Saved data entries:

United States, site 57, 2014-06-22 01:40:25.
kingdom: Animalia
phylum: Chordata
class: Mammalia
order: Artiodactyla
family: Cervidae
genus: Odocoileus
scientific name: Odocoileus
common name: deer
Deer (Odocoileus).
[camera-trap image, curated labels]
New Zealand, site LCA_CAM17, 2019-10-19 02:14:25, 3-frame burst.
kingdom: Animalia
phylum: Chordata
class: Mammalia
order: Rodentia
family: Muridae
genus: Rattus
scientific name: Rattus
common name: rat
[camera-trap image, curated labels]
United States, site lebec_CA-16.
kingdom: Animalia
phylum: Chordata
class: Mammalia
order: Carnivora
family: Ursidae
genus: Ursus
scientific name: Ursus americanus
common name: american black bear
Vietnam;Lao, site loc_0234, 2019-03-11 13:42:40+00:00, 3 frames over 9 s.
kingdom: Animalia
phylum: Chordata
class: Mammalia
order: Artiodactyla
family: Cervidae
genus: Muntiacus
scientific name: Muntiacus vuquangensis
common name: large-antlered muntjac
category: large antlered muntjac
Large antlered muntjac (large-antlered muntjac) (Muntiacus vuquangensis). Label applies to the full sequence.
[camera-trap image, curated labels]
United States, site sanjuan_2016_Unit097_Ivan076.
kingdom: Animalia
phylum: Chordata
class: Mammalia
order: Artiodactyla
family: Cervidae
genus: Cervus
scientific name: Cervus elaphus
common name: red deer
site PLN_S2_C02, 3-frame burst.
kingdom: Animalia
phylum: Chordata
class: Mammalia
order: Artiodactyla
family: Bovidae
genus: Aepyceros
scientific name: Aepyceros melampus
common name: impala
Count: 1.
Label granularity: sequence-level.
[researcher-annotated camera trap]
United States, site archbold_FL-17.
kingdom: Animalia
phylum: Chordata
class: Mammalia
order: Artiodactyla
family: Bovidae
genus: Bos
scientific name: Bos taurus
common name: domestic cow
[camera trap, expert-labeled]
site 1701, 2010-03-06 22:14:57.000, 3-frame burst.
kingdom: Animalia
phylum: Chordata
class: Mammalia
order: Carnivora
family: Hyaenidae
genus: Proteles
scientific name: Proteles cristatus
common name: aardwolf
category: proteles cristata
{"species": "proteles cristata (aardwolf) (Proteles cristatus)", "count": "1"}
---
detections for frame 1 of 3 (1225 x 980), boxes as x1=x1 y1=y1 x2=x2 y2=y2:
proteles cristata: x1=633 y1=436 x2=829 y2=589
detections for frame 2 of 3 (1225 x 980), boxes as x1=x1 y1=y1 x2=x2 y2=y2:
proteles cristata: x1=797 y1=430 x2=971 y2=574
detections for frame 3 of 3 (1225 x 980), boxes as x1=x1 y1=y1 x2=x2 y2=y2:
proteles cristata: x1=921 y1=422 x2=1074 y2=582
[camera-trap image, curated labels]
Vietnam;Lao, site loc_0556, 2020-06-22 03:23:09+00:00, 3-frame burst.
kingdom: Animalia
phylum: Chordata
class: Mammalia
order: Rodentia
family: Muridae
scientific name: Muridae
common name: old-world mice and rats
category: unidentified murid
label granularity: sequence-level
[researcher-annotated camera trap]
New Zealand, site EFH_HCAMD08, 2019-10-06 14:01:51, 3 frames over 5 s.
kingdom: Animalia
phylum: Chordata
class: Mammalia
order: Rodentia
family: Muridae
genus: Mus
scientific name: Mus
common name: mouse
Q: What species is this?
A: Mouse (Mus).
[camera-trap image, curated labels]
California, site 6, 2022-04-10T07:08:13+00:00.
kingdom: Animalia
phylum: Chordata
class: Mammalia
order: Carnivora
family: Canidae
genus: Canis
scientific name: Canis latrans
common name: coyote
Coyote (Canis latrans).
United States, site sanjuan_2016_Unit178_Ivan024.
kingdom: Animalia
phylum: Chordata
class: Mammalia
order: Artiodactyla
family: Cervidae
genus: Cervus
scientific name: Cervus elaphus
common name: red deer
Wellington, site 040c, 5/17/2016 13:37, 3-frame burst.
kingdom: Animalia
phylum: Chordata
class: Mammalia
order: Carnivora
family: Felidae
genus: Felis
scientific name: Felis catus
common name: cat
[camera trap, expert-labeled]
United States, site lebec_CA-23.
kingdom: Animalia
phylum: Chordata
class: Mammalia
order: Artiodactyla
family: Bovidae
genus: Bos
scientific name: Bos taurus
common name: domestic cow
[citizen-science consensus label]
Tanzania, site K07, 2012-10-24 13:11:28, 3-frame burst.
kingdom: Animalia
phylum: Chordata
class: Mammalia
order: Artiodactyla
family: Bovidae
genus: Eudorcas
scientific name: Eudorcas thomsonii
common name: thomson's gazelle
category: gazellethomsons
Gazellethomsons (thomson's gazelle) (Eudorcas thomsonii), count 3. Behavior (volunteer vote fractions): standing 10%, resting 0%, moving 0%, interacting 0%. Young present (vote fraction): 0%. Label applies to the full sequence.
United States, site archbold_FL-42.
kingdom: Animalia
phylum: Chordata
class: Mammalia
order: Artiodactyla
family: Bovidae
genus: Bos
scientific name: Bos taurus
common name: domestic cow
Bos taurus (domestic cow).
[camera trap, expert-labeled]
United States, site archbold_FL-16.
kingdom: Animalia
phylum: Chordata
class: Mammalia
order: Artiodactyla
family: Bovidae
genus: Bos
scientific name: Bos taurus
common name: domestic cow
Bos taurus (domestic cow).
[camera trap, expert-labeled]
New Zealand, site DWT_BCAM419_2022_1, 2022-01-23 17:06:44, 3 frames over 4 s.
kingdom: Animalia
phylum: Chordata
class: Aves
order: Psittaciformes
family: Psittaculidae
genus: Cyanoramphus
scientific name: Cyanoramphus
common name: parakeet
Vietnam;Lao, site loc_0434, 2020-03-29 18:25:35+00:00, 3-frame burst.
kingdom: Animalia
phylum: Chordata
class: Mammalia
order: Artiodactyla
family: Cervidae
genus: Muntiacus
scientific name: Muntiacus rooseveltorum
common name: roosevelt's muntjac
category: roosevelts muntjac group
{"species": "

YOUR INSTRUCTIONS: Reproduce the records above in full, without altering a single character.

YOUR SOLUTION:
United States, site 57, 2014-06-22 01:40:25.
kingdom: Animalia
phylum: Chordata
class: Mammalia
order: Artiodactyla
family: Cervidae
genus: Odocoileus
scientific name: Odocoileus
common name: deer
Deer (Odocoileus).
[camera-trap image, curated labels]
New Zealand, site LCA_CAM17, 2019-10-19 02:14:25, 3-frame burst.
kingdom: Animalia
phylum: Chordata
class: Mammalia
order: Rodentia
family: Muridae
genus: Rattus
scientific name: Rattus
common name: rat
[camera-trap image, curated labels]
United States, site lebec_CA-16.
kingdom: Animalia
phylum: Chordata
class: Mammalia
order: Carnivora
family: Ursidae
genus: Ursus
scientific name: Ursus americanus
common name: american black bear
Vietnam;Lao, site loc_0234, 2019-03-11 13:42:40+00:00, 3 frames over 9 s.
kingdom: Animalia
phylum: Chordata
class: Mammalia
order: Artiodactyla
family: Cervidae
genus: Muntiacus
scientific name: Muntiacus vuquangensis
common name: large-antlered muntjac
category: large antlered muntjac
Large antlered muntjac (large-antlered muntjac) (Muntiacus vuquangensis). Label applies to the full sequence.
[camera-trap image, curated labels]
United States, site sanjuan_2016_Unit097_Ivan076.
kingdom: Animalia
phylum: Chordata
class: Mammalia
order: Artiodactyla
family: Cervidae
genus: Cervus
scientific name: Cervus elaphus
common name: red deer
site PLN_S2_C02, 3-frame burst.
kingdom: Animalia
phylum: Chordata
class: Mammalia
order: Artiodactyla
family: Bovidae
genus: Aepyceros
scientific name: Aepyceros melampus
common name: impala
Count: 1.
Label granularity: sequence-level.
[researcher-annotated camera trap]
United States, site archbold_FL-17.
kingdom: Animalia
phylum: Chordata
class: Mammalia
order: Artiodactyla
family: Bovidae
genus: Bos
scientific name: Bos taurus
common name: domestic cow
[camera trap, expert-labeled]
site 1701, 2010-03-06 22:14:57.000, 3-frame burst.
kingdom: Animalia
phylum: Chordata
class: Mammalia
order: Carnivora
family: Hyaenidae
genus: Proteles
scientific name: Proteles cristatus
common name: aardwolf
category: proteles cristata
{"species": "proteles cristata (aardwolf) (Proteles cristatus)", "count": "1"}
---
detections for frame 1 of 3 (1225 x 980), boxes as x1=x1 y1=y1 x2=x2 y2=y2:
proteles cristata: x1=633 y1=436 x2=829 y2=589
detections for frame 2 of 3 (1225 x 980), boxes as x1=x1 y1=y1 x2=x2 y2=y2:
proteles cristata: x1=797 y1=430 x2=971 y2=574
detections for frame 3 of 3 (1225 x 980), boxes as x1=x1 y1=y1 x2=x2 y2=y2:
proteles cristata: x1=921 y1=422 x2=1074 y2=582
[camera-trap image, curated labels]
Vietnam;Lao, site loc_0556, 2020-06-22 03:23:09+00:00, 3-frame burst.
kingdom: Animalia
phylum: Chordata
class: Mammalia
order: Rodentia
family: Muridae
scientific name: Muridae
common name: old-world mice and rats
category: unidentified murid
label granularity: sequence-level
[researcher-annotated camera trap]
New Zealand, site EFH_HCAMD08, 2019-10-06 14:01:51, 3 frames over 5 s.
kingdom: Animalia
phylum: Chordata
class: Mammalia
order: Rodentia
family: Muridae
genus: Mus
scientific name: Mus
common name: mouse
Q: What species is this?
A: Mouse (Mus).
[camera-trap image, curated labels]
California, site 6, 2022-04-10T07:08:13+00:00.
kingdom: Animalia
phylum: Chordata
class: Mammalia
order: Carnivora
family: Canidae
genus: Canis
scientific name: Canis latrans
common name: coyote
Coyote (Canis latrans).
United States, site sanjuan_2016_Unit178_Ivan024.
kingdom: Animalia
phylum: Chordata
class: Mammalia
order: Artiodactyla
family: Cervidae
genus: Cervus
scientific name: Cervus elaphus
common name: red deer
Wellington, site 040c, 5/17/2016 13:37, 3-frame burst.
kingdom: Animalia
phylum: Chordata
class: Mammalia
order: Carnivora
family: Felidae
genus: Felis
scientific name: Felis catus
common name: cat
[camera trap, expert-labeled]
United States, site lebec_CA-23.
kingdom: Animalia
phylum: Chordata
class: Mammalia
order: Artiodactyla
family: Bovidae
genus: Bos
scientific name: Bos taurus
common name: domestic cow
[citizen-science consensus label]
Tanzania, site K07, 2012-10-24 13:11:28, 3-frame burst.
kingdom: Animalia
phylum: Chordata
class: Mammalia
order: Artiodactyla
family: Bovidae
genus: Eudorcas
scientific name: Eudorcas thomsonii
common name: thomson's gazelle
category: gazellethomsons
Gazellethomsons (thomson's gazelle) (Eudorcas thomsonii), count 3. Behavior (volunteer vote fractions): standing 10%, resting 0%, moving 0%, interacting 0%. Young present (vote fraction): 0%. Label applies to the full sequence.
United States, site archbold_FL-42.
kingdom: Animalia
phylum: Chordata
class: Mammalia
order: Artiodactyla
family: Bovidae
genus: Bos
scientific name: Bos taurus
common name: domestic cow
Bos taurus (domestic cow).
[camera trap, expert-labeled]
United States, site archbold_FL-16.
kingdom: Animalia
phylum: Chordata
class: Mammalia
order: Artiodactyla
family: Bovidae
genus: Bos
scientific name: Bos taurus
common name: domestic cow
Bos taurus (domestic cow).
[camera trap, expert-labeled]
New Zealand, site DWT_BCAM419_2022_1, 2022-01-23 17:06:44, 3 frames over 4 s.
kingdom: Animalia
phylum: Chordata
class: Aves
order: Psittaciformes
family: Psittaculidae
genus: Cyanoramphus
scientific name: Cyanoramphus
common name: parakeet
Vietnam;Lao, site loc_0434, 2020-03-29 18:25:35+00:00, 3-frame burst.
kingdom: Animalia
phylum: Chordata
class: Mammalia
order: Artiodactyla
family: Cervidae
genus: Muntiacus
scientific name: Muntiacus rooseveltorum
common name: roosevelt's muntjac
category: roosevelts muntjac group
{"species": "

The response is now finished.